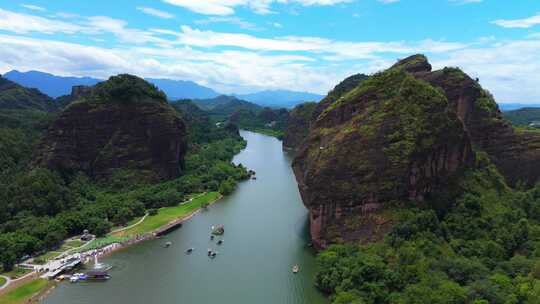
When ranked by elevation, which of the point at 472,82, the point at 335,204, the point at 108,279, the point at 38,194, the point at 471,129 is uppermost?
the point at 472,82

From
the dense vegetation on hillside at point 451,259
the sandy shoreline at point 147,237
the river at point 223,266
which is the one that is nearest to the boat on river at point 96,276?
the river at point 223,266

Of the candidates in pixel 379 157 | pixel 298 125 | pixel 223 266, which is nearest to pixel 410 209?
pixel 379 157

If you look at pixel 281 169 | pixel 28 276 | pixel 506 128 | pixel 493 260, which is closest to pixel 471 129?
pixel 506 128

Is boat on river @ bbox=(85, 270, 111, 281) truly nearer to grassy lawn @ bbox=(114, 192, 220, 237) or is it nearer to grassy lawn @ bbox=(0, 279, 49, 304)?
grassy lawn @ bbox=(0, 279, 49, 304)

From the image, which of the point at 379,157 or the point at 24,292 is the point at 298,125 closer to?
the point at 379,157

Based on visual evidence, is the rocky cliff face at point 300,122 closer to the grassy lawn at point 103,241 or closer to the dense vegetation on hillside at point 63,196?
the dense vegetation on hillside at point 63,196

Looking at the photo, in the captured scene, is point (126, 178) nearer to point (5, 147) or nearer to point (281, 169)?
point (5, 147)

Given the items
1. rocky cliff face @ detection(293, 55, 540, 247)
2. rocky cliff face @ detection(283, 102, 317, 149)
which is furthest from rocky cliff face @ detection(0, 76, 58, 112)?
rocky cliff face @ detection(293, 55, 540, 247)
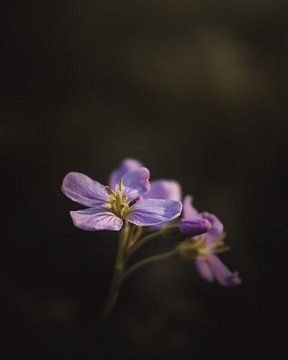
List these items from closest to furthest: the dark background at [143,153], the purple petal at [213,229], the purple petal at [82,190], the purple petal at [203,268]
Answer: the purple petal at [82,190]
the purple petal at [213,229]
the purple petal at [203,268]
the dark background at [143,153]

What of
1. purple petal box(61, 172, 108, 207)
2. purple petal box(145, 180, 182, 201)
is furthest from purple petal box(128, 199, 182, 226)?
purple petal box(145, 180, 182, 201)

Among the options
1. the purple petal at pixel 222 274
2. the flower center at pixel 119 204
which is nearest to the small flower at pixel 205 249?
the purple petal at pixel 222 274

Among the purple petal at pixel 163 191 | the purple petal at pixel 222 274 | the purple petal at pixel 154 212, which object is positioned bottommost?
the purple petal at pixel 222 274

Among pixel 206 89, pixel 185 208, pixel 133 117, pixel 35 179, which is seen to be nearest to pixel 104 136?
pixel 133 117

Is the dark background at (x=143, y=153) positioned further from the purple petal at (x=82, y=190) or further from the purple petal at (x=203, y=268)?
the purple petal at (x=82, y=190)

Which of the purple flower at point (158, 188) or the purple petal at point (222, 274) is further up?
the purple flower at point (158, 188)

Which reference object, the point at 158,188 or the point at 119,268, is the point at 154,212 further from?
the point at 158,188

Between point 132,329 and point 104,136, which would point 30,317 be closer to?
point 132,329
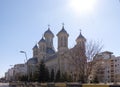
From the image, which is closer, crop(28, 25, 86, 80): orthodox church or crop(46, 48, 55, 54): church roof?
crop(28, 25, 86, 80): orthodox church

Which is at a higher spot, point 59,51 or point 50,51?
point 50,51

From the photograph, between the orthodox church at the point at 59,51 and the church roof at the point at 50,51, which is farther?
the church roof at the point at 50,51

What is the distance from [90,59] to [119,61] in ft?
234

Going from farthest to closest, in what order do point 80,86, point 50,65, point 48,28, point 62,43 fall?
point 48,28 → point 50,65 → point 62,43 → point 80,86

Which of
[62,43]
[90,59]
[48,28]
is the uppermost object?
[48,28]

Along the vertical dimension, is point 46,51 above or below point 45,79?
above

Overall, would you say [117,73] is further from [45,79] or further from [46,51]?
[45,79]

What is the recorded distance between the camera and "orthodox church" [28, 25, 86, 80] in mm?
77588

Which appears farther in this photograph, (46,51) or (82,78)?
(46,51)

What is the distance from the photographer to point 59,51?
92875mm

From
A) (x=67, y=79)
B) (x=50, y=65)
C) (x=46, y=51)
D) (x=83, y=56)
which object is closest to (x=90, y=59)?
(x=83, y=56)

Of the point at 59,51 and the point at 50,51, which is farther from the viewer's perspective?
the point at 50,51

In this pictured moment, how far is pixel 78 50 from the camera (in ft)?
206

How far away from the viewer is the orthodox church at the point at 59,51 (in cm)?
7759
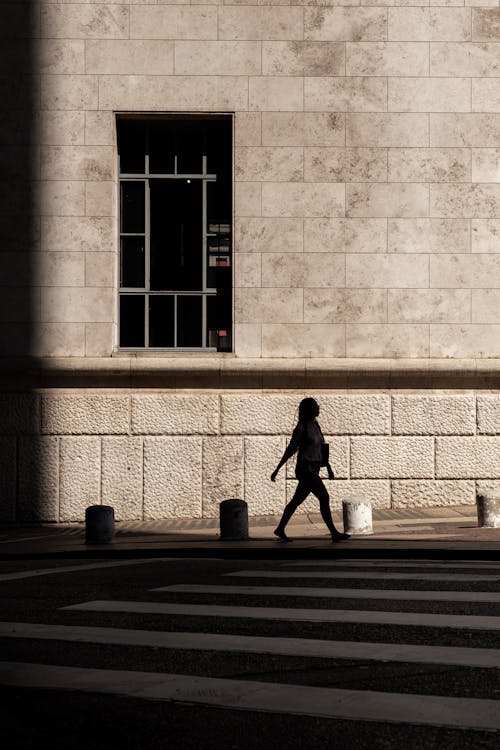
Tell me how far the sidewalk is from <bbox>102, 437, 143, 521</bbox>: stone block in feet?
0.85

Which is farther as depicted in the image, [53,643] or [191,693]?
[53,643]

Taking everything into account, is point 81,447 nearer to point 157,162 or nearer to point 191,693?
point 157,162

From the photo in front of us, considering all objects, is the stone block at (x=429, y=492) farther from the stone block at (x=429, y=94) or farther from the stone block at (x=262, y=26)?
the stone block at (x=262, y=26)

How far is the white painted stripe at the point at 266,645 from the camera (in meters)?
6.63

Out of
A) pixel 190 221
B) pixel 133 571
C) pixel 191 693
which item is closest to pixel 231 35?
pixel 190 221

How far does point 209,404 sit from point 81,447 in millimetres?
2174

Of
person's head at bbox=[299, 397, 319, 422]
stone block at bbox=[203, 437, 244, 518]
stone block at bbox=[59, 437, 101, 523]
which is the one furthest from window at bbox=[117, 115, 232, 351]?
person's head at bbox=[299, 397, 319, 422]

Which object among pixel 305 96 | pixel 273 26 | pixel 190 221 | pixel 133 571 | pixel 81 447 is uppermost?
pixel 273 26

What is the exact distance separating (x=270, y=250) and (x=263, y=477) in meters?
3.71

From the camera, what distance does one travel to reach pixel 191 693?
5.80 metres

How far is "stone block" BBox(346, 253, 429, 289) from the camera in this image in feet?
60.3

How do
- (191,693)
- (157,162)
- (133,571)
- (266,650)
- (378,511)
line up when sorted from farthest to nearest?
(157,162), (378,511), (133,571), (266,650), (191,693)

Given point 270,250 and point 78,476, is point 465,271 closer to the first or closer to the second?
point 270,250

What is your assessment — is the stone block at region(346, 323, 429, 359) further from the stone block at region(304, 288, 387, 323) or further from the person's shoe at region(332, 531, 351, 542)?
the person's shoe at region(332, 531, 351, 542)
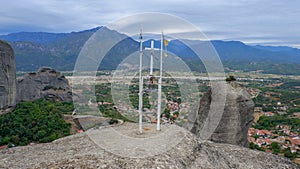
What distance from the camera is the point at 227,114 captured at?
16625 mm

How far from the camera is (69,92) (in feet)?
142

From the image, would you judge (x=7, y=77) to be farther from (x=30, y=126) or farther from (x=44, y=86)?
(x=44, y=86)

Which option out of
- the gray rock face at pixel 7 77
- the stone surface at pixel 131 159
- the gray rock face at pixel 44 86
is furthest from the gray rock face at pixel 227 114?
the gray rock face at pixel 44 86

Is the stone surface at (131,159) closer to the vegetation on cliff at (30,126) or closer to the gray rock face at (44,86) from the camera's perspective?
the vegetation on cliff at (30,126)

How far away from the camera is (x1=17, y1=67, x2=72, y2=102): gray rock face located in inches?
1491

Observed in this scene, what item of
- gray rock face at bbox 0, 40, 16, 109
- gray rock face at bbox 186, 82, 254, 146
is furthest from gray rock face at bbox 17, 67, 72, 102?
gray rock face at bbox 186, 82, 254, 146

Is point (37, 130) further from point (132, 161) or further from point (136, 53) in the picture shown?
point (132, 161)

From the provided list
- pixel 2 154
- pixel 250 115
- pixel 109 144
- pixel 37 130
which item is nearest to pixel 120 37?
pixel 109 144

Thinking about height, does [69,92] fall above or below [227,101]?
below

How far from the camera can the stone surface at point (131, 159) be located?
8766mm

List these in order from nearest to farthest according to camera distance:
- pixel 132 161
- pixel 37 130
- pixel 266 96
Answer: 1. pixel 132 161
2. pixel 37 130
3. pixel 266 96

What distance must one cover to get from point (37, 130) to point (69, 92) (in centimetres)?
2219

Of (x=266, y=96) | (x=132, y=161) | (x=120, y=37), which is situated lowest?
(x=266, y=96)

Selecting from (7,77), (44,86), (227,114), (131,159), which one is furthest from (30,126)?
(44,86)
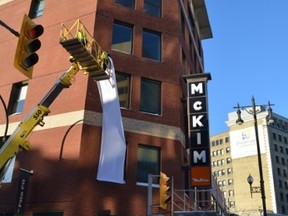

Task to complete: Turn the lines above that run from the one containing "From the photo in" through the one containing "5.80 metres", both included, into a numbered list. Leave out any blank lines.

Solution for this task:
1. From the photo in front of us, considering all objects, is the stone block at (x=429, y=492) farther from the stone block at (x=429, y=94) or farther from the stone block at (x=262, y=26)?
2. the stone block at (x=262, y=26)
3. How far is the white painted stripe at the point at 266,645 from the camera (in meters)?
4. 6.63
5. Out of
6. A) pixel 190 221
7. B) pixel 133 571
8. C) pixel 191 693
9. which item is closest to pixel 231 35?
10. pixel 190 221
11. How far does point 209,404 sit from point 81,447 in millimetres?
12. 2174
13. Of
14. person's head at bbox=[299, 397, 319, 422]
15. stone block at bbox=[203, 437, 244, 518]
16. stone block at bbox=[59, 437, 101, 523]
17. which is the one furthest from window at bbox=[117, 115, 232, 351]?
18. person's head at bbox=[299, 397, 319, 422]
19. Which object among pixel 305 96 | pixel 273 26 | pixel 190 221 | pixel 133 571 | pixel 81 447 is uppermost?
20. pixel 273 26
21. What is the exact distance separating (x=270, y=250) and (x=263, y=477) in meters?
22. 3.71
23. From the camera, what distance does one travel to reach pixel 191 693?
24. 5.80 metres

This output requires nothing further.